▶ Testo fornito
========================

Giuseppe Cosentino, patron del Catanzaro, è stato raggiunto questa mattina da un’ordinanza di custodia domiciliare per reati di natura fiscale
Gioie e dolori: si può riassumere così la due giorni di Giuseppe Cosentino, presidente del Catanzaro Calcio. Ieri la soddisfazione per la salvezza della squadra giallorossa, ottenuta sul filo di lana grazie al pareggio sul campo della Vibonese; oggi l’amaro risveglio: nella prima mattinata è arrivata la visita della Guardia di Finanza, che gli ha notificato un’ordinanza di custodia domiciliare. I dettagli relativi all’inchiesta verranno resi noti in mattinata con una conferenza stampa alla quale parteciperà il procuratore capo della procura della Repubblica di Palmi, Ottavio Sferlazza. Stando alle prime indiscrezioni l’operazione chiamata “Money gate” contesta al patron delle aquile e alla figlia Ambra, entrambi coinvolti nella società import/export Gicos, il trasferimento di ingenti somme di denaro in Svizzera avvalendosi di un’organizzazione criminale dedita al riciclaggio e a reati fiscali. Una brutta botta per tutti coloro che hanno a cuore le sorti della compagine giallorossa, il loro timore a questo punto è che le conseguenze di questa vicenda possano ripercuotersi sul futuro della stessa squadra.

Proprio nella giornata di ieri, come accennavamo prima, il Catanzaro si è garantito la permanenza in Lega Pro andando a pareggiare la gara di ritorno dei playout sul terreno di gioco del “Luigi Razza” di Vibo Valentia. 90 minuti tiratissimi, nei quali l’undici guidato da mister Alessandro Erra non ha mai sofferto più di tanto. La gara si è messa subito in discesa grazie alla rete di Basrak nelle fasi iniziali del match, arrivata al termine di un contropiede magistrale nel quale la retroguardia vibonese si è fatta trovare impreparata. A nulla è valso il pareggio dei padroni di casa siglato da Bubas sempre nella prima frazione di gioco. Le aquile sono riuscite a controllare agevolmente il pareggio nel secondo tempo, portando a casa un risultato che fa sprofondare la Vibonese in Serie D e consente ai giallorossi di ottenere una salvezza per larghi tratti della stagione insperata.

========================

▶ Materiale fornito
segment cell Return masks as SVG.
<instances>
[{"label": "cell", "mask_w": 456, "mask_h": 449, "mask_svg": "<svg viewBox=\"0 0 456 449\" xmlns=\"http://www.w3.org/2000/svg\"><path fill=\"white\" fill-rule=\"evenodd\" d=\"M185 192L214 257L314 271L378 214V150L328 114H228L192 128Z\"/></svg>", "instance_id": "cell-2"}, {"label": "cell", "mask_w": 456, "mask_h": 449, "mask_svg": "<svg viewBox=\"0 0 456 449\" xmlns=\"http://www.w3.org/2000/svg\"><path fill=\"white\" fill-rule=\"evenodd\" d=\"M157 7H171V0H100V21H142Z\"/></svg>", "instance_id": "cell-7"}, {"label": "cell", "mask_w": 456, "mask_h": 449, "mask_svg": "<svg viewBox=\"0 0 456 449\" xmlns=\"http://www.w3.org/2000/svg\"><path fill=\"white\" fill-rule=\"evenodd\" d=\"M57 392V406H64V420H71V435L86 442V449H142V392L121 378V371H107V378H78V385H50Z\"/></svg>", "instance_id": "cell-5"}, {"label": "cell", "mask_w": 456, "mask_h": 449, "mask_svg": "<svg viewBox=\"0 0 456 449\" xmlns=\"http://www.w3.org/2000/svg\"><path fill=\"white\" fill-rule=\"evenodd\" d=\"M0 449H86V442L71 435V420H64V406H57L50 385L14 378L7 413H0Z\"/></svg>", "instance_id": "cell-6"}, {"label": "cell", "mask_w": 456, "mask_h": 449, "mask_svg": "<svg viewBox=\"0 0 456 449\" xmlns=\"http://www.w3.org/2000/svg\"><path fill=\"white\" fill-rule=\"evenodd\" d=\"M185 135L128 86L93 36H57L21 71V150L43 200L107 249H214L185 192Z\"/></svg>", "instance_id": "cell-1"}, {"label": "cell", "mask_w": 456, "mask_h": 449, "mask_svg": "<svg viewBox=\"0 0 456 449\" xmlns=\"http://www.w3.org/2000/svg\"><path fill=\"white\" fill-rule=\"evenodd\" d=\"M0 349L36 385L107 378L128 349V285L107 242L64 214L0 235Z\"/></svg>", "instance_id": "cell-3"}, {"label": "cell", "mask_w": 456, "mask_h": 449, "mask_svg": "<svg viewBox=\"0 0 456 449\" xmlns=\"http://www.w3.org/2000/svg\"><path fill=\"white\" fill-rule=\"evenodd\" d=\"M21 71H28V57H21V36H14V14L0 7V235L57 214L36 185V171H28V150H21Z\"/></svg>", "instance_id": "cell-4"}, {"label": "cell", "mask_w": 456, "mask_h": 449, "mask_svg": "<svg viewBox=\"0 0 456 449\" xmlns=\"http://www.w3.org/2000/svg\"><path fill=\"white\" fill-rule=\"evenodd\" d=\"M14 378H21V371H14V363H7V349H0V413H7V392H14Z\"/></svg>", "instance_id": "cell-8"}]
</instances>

========================

In una-tre frasi, spiega perché il testo fornito riassume i due giorni di Giuseppe Cosentino con le parole "Gioie e dolori". Basati unicamente sul testo fornito.

▶ Risposta finale
Ieri Cosentino ha avuto la soddisfazione della salvezza del Catanzaro, ottenuta sul filo di lana grazie al pareggio sul campo della Vibonese. Oggi invece, nella prima mattinata, la Guardia di Finanza gli ha notificato un'ordinanza di custodia domiciliare.